Experience can be….the problem

Those of us who’ve been around for a while tend to have a problem. It’s not that we know everything, but rather that we’re sometimes unreasonably certain about the correctness of what we believe we know.

It’s not that what we’re certain of is incorrect. But the nature of our brain’s wiring is such that repeating a thing, or just believing something over time tends to make what may (or may not have) been true, absolute gospel in our minds.

The cure is pretty simple: We need to be open to rethinking those embedded ideas and practices.

Take prospecting. Do we absolutely have the best way to approach a new on-premise laundry prospect? It’s not that our tried-and-true way is bad, but is it the best for every occasion? Perhaps it is, but probably is it isn’t.

The challenge is being sufficiently open to rethinking what we’ve taking for granted. Of course what’s been working for years professionally, or as a deeply held personal belief isn’t something to be discarded of casually. But being open to considering that possibility needs to be on the table.

Next up: What we don’t know.

Taking time for …everything and nothing

For most of us the fact is that we’re just too busy. Whether it’s responding to an emergency call during an already busy day, finding time to visit all of our accounts in a timely fashion, or just dealing with all the headaches of business, we’re perennially a dollar short and a day late. BTW that also goes for our personal lives. Between yard work, soccer games, dance recitals, school activities, etc., etc., life is pretty hectic. The question is how to balance it all.

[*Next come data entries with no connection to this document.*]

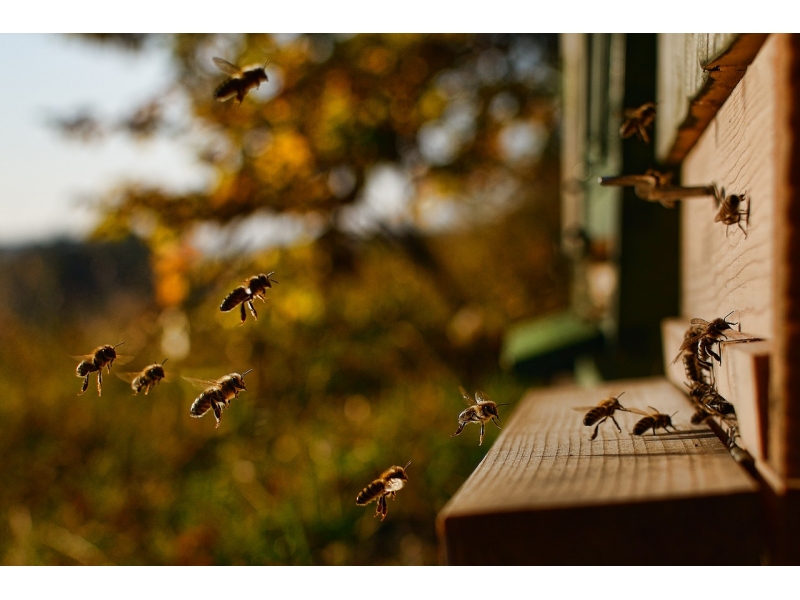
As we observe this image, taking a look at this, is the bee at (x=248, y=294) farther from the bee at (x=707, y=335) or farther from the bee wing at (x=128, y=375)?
the bee at (x=707, y=335)

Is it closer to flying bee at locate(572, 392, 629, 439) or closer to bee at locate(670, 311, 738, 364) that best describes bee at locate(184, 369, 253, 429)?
flying bee at locate(572, 392, 629, 439)

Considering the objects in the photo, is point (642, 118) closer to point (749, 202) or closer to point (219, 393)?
point (749, 202)

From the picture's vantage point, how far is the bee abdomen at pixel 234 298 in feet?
7.27

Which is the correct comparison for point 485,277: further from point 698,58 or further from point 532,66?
point 698,58

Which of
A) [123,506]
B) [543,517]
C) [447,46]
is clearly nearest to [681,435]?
[543,517]

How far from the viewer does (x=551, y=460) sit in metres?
1.14

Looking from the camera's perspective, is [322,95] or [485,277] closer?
[322,95]

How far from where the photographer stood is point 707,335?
1320mm

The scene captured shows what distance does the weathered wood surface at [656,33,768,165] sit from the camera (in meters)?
1.10

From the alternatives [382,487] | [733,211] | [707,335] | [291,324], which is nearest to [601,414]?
[707,335]

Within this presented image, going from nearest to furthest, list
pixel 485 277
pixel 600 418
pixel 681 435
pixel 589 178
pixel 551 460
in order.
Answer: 1. pixel 551 460
2. pixel 681 435
3. pixel 600 418
4. pixel 589 178
5. pixel 485 277

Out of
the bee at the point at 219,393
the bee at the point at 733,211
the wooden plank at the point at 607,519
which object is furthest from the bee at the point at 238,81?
the wooden plank at the point at 607,519

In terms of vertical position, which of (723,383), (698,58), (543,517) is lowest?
(543,517)

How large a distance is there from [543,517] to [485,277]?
328 inches
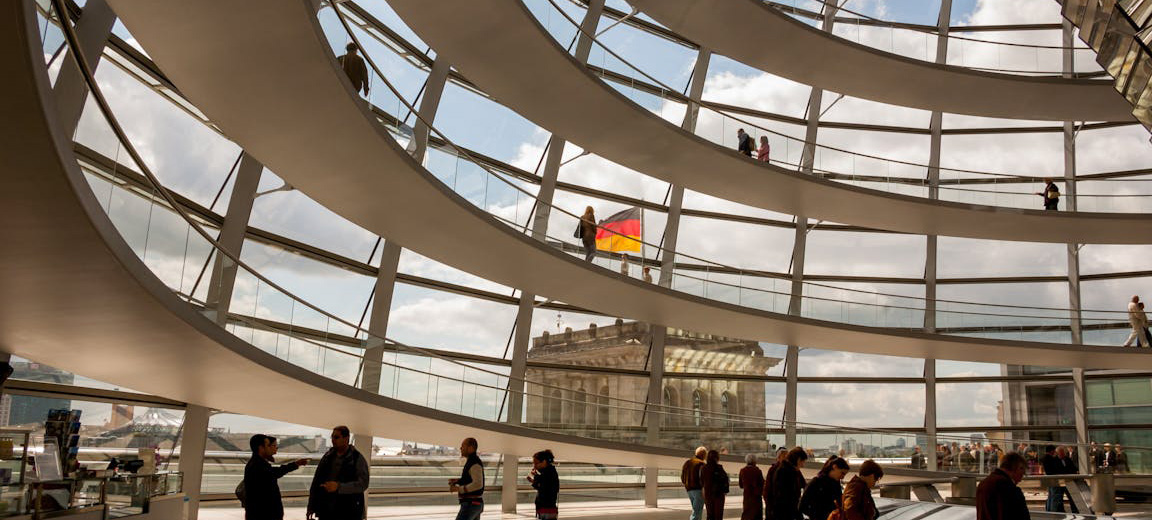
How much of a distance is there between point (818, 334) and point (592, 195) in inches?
267

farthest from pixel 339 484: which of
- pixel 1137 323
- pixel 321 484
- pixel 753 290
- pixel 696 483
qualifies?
pixel 1137 323

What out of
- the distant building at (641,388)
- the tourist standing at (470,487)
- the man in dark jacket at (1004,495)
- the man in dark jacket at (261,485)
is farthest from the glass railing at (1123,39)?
the man in dark jacket at (261,485)

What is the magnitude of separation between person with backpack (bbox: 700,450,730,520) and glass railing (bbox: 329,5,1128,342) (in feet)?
20.0

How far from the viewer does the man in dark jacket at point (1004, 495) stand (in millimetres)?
7184

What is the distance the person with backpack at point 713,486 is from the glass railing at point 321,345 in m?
5.00

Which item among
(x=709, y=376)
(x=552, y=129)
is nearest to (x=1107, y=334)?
(x=709, y=376)

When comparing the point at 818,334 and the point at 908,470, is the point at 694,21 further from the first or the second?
the point at 908,470

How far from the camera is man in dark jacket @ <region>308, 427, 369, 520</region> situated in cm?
816

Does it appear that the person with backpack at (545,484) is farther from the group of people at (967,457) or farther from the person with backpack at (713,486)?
the group of people at (967,457)

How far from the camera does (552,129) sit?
19.9 meters

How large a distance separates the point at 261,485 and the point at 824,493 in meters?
5.30

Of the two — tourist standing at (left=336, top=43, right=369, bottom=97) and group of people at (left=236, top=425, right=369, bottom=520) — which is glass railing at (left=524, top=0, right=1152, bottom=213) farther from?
group of people at (left=236, top=425, right=369, bottom=520)

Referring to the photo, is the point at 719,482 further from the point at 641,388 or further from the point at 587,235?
the point at 641,388

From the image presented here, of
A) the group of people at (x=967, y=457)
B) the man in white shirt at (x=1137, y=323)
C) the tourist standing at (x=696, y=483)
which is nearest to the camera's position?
the tourist standing at (x=696, y=483)
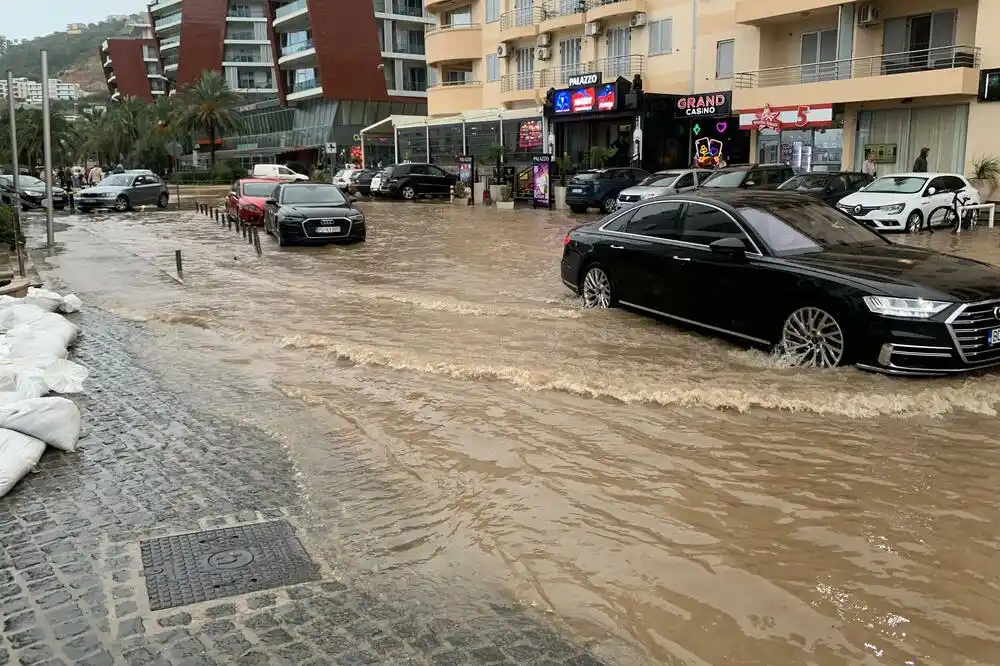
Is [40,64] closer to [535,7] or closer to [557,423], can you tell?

Well not surprisingly it always comes down to prioritizing those demands. If we allow ourselves to simply respond to the next squeaky wheel, we’ll almost certainly fail to address the really important stuff. But by taking a extra few seconds to ask ourselves a simple question we can avoid that potentially costly error.

That question is this, “Is what I’m about to do advancing my goals?” If that answer is yes, then let the distraction take first place in line. If not, then ask the next question. ‘What will be the worst outcome if I don’t let it distract me? If that consequence can be lived with then maybe it just has to wait its turn in line.